2005_Hedgehog_Architecture.pdf

I think the key things to note about Croquet is how David P. Reed's multi-version timestamping (I plan to make David P. Reed's PhD dissertation a future topic) is applied to messages and extended with the notion of pseudo-real time, how replication of computation is not only seen as not bad but essential to the system, and how actions are performed through a sort of delayed message passing (where the programmer uses the above-mentioned pseudo-real time scheme to specify the delay), which is called "temporal tail recursion." Notice that none of the above features are really orthogonal - none of them would work very well (or at all) by themselves. This is probably the most coherent and well-thought out model for handling time in an interactive distributed system that's out there right now.

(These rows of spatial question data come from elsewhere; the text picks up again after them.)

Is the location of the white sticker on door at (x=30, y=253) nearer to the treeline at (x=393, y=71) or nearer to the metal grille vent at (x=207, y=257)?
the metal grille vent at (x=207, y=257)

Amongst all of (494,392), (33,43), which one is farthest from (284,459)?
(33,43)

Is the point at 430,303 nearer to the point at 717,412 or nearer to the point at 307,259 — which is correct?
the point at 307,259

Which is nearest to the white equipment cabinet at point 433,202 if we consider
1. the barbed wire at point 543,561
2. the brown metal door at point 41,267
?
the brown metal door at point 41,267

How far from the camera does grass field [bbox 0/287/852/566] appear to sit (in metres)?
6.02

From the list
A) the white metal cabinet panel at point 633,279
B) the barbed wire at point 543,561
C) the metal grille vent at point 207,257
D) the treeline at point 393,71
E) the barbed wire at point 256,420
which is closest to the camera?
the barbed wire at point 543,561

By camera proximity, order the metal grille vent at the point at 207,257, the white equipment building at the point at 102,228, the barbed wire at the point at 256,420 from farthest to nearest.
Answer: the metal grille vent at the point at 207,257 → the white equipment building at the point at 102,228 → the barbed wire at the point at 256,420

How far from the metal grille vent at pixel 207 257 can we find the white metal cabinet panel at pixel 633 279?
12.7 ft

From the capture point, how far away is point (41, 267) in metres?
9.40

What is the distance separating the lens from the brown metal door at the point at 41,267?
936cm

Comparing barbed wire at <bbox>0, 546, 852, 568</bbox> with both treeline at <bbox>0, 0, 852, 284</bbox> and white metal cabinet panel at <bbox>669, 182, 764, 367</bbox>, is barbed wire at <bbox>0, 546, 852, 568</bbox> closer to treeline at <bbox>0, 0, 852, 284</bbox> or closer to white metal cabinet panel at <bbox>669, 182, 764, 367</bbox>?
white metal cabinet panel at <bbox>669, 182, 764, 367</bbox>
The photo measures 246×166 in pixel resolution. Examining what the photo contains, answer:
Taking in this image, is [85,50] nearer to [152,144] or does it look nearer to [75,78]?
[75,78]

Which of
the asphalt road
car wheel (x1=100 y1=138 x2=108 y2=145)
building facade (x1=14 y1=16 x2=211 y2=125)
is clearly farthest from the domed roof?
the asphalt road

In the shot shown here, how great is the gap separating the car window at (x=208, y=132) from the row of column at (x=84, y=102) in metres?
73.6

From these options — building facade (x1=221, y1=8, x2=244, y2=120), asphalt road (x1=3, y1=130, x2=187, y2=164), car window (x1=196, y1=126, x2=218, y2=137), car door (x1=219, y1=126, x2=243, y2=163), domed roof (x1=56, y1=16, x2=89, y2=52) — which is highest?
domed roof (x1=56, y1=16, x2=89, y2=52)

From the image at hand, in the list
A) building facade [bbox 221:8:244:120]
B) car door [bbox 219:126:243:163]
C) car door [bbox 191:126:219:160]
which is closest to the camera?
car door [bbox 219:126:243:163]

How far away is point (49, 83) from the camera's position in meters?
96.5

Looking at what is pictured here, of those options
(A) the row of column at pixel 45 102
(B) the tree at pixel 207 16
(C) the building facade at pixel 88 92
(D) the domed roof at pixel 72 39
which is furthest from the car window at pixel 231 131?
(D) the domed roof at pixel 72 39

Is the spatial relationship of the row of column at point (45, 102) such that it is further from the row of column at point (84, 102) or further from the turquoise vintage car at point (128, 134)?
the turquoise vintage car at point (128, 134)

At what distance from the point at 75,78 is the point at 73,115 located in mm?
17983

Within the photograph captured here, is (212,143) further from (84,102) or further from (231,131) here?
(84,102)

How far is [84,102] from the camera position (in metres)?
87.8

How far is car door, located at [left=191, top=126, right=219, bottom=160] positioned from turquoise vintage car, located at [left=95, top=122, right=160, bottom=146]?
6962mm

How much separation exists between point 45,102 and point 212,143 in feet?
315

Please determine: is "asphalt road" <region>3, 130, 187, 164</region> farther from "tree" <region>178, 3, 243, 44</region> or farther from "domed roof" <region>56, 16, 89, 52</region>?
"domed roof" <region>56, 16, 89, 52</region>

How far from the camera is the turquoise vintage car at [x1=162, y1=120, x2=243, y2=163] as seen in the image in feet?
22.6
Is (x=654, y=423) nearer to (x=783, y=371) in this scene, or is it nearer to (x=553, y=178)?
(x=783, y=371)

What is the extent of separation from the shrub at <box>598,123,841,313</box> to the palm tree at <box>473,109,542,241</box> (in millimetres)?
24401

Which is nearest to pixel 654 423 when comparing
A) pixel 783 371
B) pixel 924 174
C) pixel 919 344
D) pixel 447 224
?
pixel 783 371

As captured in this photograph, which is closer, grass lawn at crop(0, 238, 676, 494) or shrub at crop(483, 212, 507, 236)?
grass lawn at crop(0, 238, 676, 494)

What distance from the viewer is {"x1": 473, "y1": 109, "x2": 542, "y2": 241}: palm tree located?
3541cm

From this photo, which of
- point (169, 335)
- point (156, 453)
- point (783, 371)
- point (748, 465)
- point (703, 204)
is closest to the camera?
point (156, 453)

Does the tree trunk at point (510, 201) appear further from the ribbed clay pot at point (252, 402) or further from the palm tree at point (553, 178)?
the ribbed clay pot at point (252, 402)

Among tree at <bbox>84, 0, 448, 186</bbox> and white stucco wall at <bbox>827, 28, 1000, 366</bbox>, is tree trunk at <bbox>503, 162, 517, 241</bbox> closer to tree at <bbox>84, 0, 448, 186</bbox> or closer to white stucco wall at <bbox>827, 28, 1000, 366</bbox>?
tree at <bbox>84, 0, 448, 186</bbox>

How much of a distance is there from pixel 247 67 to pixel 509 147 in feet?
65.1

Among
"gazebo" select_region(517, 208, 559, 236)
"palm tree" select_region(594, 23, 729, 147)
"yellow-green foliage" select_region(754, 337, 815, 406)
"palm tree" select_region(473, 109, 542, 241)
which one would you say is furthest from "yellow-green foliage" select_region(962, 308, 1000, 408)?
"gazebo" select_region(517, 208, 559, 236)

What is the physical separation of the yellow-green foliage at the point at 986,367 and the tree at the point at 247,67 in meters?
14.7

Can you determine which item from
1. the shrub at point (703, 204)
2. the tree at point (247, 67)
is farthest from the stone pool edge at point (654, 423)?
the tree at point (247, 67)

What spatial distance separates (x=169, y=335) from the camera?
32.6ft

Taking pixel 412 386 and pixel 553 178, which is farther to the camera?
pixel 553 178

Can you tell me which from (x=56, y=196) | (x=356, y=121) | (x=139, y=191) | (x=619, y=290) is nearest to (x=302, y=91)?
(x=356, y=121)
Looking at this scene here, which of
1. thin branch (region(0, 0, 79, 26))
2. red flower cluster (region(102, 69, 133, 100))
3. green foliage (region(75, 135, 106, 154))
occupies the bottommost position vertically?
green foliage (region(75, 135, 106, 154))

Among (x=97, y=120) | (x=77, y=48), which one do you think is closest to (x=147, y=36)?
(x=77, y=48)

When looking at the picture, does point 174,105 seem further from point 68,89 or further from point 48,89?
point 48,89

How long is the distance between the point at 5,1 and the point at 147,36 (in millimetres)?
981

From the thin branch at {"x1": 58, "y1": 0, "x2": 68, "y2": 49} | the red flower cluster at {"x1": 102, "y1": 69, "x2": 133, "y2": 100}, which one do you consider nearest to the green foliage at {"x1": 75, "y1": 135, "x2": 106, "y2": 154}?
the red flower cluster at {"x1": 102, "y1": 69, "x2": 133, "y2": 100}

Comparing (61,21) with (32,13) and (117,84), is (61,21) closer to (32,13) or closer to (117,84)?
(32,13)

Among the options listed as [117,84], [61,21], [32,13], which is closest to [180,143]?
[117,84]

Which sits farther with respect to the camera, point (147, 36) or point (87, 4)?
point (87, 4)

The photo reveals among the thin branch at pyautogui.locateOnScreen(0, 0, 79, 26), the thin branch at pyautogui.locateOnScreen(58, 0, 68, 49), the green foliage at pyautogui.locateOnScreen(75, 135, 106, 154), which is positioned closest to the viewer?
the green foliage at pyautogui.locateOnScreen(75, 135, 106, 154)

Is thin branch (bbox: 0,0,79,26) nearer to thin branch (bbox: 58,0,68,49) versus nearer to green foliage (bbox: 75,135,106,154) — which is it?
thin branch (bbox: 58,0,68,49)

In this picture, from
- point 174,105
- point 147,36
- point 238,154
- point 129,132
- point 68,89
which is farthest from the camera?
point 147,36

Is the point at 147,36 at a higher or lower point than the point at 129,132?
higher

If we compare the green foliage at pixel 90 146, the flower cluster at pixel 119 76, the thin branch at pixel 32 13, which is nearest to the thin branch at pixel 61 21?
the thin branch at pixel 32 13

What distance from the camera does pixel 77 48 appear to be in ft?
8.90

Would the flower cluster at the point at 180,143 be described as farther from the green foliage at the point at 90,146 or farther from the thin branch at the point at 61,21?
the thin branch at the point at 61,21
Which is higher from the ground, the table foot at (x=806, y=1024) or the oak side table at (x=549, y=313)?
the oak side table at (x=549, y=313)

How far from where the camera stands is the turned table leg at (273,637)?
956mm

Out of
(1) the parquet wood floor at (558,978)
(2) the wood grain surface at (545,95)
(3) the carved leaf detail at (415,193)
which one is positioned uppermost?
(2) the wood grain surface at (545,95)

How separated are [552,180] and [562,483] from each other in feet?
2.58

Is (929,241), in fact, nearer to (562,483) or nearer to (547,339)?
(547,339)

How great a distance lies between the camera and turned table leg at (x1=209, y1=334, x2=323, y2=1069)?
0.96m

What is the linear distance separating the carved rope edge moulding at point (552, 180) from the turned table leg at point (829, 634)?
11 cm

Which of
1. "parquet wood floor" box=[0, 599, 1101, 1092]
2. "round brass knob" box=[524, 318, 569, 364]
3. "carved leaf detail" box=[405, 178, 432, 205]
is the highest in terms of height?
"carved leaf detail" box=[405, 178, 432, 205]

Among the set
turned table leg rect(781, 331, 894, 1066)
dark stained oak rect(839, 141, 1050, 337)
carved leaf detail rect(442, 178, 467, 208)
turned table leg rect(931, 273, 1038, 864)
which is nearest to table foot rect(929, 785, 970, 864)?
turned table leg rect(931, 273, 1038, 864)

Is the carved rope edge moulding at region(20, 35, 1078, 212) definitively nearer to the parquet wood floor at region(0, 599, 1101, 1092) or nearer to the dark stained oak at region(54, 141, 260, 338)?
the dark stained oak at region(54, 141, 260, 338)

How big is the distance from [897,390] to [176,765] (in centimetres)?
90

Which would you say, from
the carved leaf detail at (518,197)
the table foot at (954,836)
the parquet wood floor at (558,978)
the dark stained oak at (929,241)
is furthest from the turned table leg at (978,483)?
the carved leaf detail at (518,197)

Another lesson from Croquet is that security in an open distributed system with mobile code can be handled elegantly at the language instead of the virtual machine level. A powerful example is the fact that temporal tail recursion guarantees that malicious objects cannot go into infinite loops that suck up all computational resources. In Smalltalk all iteration is expressed explicitly by message passing, so there is nothing lost by restricting iteration to temporal tail recursion. This is a demonstration of both the benefits of powerful, uniform paradigms in programming languages, and that of the actor/ functional programming paradigm specifically.